San Francisco duo print starlit patterns of sound upon your ears.
Brad Barrett 2011
Engulfing your listener in sound has often been likened to a wall of noise, but in Moon Duo's case it's more like a dome of sine waves, an aural planetarium. You can pick out constellations which sometimes form images of familiar things. But you sense that the guitarist of bellowing psychedelic band Wooden Shjips, Ripley Johnson, and his synth-playing partner Sanae Yamada are simply employing drones and minimal musicality to maximum effect, whether it imitates, evokes or accidentally stumbles upon anything else in rock history or not.
Their first two EPs, Killing Time from 2009 and Escape from 2010, were distinctly heady works which sounded more menacing and strung-out than their debut album, Mazes, does. Here Ripley plunders his own past works, oscillating force-fields plastered across organ-synth lines, relentless fuzz guitar and metronomic drum machines. Ripley's echoed, drawled vocals are almost inconsequential, noticeable most when they're no longer there.
The title-track's main riff, a relatively snappy, garage rock nod, smacks (weirdly) of The Futureheads' Favours For Favours if played by a 12-bar blues band, a total accident coming from hammering at an instrument so well utilised for decades. Here the oppressive weight of sound is dissipated and distributed throughout the song with elegant blues solos wreathed in phasers.

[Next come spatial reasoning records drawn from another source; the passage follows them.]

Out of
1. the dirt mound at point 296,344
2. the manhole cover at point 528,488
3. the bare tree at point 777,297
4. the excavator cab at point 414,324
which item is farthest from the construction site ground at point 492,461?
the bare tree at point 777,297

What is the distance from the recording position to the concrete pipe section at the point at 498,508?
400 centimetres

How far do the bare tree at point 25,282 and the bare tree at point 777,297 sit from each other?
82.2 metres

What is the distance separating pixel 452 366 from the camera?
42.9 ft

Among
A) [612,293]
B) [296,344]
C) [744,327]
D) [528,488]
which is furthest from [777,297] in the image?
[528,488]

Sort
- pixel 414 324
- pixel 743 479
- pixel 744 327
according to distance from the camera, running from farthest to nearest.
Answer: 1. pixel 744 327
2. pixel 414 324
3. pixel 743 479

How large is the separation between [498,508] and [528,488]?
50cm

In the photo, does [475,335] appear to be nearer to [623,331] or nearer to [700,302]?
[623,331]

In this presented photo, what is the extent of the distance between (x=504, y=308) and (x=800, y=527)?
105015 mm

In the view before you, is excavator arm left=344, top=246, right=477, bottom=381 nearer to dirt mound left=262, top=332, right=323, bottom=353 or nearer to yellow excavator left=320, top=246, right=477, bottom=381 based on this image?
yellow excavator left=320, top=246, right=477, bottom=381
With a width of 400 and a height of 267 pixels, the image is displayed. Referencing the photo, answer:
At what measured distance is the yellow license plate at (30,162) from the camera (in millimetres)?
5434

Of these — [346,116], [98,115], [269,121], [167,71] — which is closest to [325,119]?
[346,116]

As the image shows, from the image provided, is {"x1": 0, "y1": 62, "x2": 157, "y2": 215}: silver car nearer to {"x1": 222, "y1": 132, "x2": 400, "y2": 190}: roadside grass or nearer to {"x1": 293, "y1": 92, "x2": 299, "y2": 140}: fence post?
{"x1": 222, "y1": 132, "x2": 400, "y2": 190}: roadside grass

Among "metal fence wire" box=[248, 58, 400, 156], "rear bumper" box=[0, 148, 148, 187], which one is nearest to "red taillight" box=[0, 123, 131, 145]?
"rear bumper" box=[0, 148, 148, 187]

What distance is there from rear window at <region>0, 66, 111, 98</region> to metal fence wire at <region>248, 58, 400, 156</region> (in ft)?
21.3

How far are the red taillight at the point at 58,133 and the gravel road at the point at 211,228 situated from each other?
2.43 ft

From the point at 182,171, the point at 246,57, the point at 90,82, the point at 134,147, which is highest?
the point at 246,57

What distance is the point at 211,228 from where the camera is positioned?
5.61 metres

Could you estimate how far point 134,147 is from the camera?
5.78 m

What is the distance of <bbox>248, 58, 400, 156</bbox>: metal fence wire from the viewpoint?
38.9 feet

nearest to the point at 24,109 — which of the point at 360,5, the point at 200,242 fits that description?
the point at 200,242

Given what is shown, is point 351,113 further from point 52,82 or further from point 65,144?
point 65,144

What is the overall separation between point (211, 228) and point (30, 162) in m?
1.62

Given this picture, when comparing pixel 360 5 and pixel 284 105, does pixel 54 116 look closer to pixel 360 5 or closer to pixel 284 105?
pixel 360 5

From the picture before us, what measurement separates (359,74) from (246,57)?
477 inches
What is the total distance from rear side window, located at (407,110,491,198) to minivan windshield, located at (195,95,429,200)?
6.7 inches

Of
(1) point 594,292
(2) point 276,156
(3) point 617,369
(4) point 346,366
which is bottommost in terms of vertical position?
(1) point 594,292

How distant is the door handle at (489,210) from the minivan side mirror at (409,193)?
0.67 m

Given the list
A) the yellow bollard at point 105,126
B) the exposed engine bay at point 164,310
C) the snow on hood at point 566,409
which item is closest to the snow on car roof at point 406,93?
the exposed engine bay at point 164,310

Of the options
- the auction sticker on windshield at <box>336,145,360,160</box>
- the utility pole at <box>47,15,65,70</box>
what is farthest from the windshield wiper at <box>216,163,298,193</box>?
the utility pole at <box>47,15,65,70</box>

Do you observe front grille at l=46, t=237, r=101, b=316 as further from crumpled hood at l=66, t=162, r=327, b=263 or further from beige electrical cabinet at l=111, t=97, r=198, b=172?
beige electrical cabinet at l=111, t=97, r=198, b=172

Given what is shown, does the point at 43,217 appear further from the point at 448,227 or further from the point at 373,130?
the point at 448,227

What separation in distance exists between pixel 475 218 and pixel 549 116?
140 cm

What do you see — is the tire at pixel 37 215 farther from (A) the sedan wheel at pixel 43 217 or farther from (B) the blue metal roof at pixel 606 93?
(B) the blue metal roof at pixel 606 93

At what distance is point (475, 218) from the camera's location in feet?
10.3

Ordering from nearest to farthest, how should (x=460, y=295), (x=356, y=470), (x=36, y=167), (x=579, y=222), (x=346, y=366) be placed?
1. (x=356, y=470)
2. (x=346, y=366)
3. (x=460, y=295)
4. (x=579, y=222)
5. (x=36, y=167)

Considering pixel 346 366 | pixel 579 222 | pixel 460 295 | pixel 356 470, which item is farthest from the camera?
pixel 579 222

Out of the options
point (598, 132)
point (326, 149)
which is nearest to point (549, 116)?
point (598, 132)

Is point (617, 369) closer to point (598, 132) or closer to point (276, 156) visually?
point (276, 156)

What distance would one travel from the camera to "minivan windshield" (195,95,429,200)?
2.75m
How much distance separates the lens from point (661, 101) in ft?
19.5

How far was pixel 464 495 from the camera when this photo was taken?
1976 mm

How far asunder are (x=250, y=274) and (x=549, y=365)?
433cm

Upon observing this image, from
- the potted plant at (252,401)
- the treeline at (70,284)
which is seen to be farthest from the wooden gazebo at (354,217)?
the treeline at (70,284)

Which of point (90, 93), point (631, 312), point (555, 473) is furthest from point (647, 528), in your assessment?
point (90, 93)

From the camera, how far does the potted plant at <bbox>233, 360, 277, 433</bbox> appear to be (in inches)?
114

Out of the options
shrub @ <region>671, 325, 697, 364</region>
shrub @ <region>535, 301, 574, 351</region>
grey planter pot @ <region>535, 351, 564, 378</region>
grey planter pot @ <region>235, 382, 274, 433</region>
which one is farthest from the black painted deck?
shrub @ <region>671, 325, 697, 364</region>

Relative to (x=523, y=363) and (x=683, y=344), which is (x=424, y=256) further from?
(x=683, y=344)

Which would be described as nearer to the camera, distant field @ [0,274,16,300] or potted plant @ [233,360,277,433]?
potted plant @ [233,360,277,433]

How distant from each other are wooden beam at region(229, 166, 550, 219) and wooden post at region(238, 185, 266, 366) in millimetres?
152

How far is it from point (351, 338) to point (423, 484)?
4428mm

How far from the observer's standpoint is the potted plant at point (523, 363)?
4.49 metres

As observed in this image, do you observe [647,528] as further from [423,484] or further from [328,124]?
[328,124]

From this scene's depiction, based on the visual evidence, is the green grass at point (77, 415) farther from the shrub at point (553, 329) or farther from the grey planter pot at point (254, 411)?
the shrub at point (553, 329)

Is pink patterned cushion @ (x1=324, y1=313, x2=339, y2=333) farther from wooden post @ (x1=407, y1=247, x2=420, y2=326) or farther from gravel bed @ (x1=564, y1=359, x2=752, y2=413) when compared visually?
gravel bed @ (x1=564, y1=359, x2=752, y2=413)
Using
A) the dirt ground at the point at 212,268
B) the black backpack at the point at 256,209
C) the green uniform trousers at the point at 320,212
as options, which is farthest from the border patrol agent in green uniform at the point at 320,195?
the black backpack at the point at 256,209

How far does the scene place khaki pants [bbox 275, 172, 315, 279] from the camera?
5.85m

When You Cut's keyboard vamp is vaguely reminiscent of Oneida's History's Greatest Navigators – never a bad thing – while Ripley grinds his molten tone underneath, a growling generator to drive the song into shimmering oases.
Though the construction is as simple and repetitive as anything by Ripley's other projects throughout, it's on Mazes that a relative lightness of touch – the chords not quite as forceful, the melodies not quite as embedded in the vortex – helps to make more of the playful side of drone rock. When the harshness is removed (and though we lose some of the incidental and fascinating harmonics and noises), there's enough of both sides of the band to print starlit patterns of sound upon your ears.
It's probably fair to say that the unexpected jauntiness at times, and the constant repetition, will not appeal to those who gravitate towards melodic hooks and on-a-dime time changes; each track is one massive hook with dynamics simply tossed aside in favour of volume and steadfastness. Each song remains a steady, stellar journey to the next piercing solo until the noise removes itself after a surprisingly brief 50 minutes and suddenly there's a big gaping black hole where Moon Duo were. All that remains is to re-listen.